• **EXCERPTED TEXT**:
----------
Report: The 541.leela_r Benchmark (June 2016 Development Kit)

Elliot Colp, J. Nelson Amaral, Caian Benedicto, Raphael Ernani Rodrigues,
Edson Borin, Dylan Ashley, Morgan Redshaw
University of Alberta

2018-01-18

1 Executive Summary

This report presents:

Information regarding generation of workloads for the 541.leela_r benchmark.
New workloads for the benchmark and an analysis of these workloads.

Important take-away points from this report:

The amount of work done by the benchmark on a workload is primarily determined by the size of the board.
The behavior of the benchmark varies little between workload with the exception of memory accesses.
Changing compilers may potentially result in a considerable change in the execution of the benchmark but these cases are rare.

2 Benchmark Information

The 541.leela_r benchmark is an advanced Go playing engine featuring many of the most recent advances in computer go. It has attained ratings of 1 kyu in Internet server play.
----------
• **WHAT TO DO**: Transcribe, word for word, the passage of the benchmark report that opens with the words containing "New workloads for" and closes with "of memory accesses.".

• **DATASET EXCERPT**:
----------
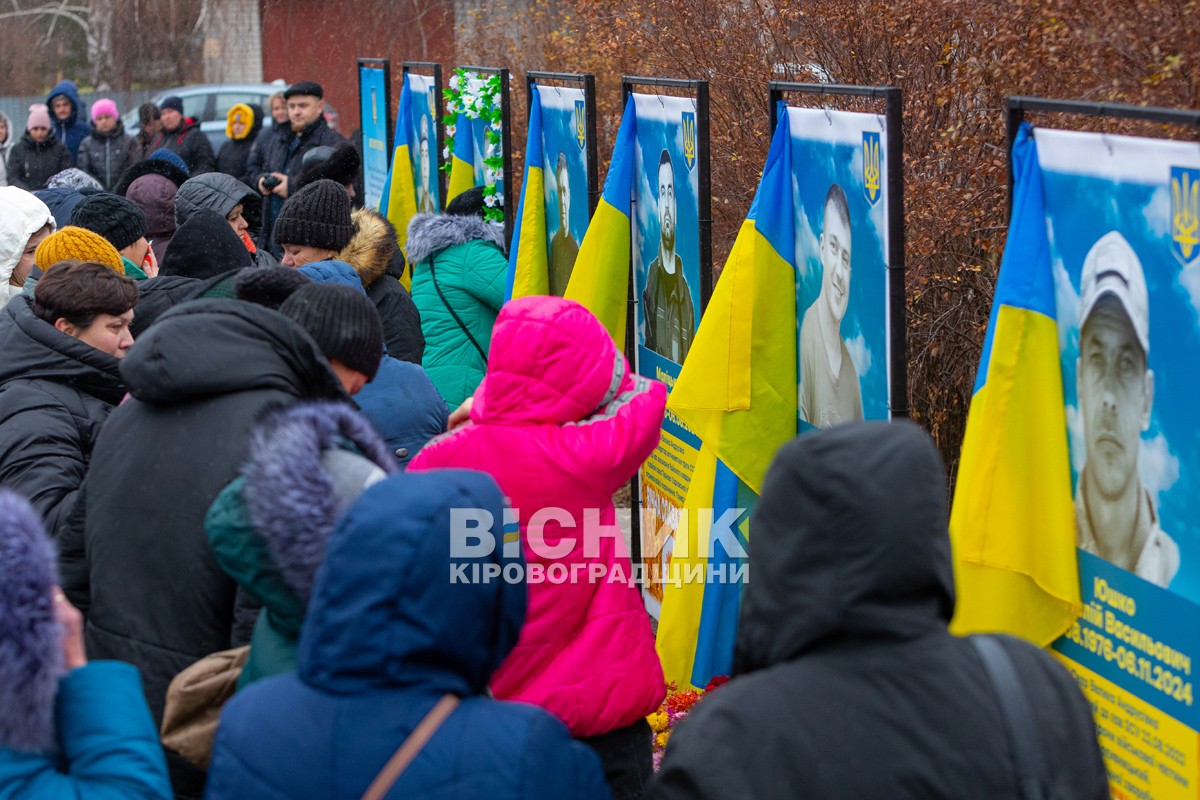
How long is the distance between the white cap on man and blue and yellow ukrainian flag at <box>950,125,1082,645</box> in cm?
13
----------
• **IN RESPONSE**:
New workloads for the benchmark and an analysis of these workloads.

Important take-away points from this report:

The amount of work done by the benchmark on a workload is primarily determined by the size of the board.
The behavior of the benchmark varies little between workload with the exception of memory accesses.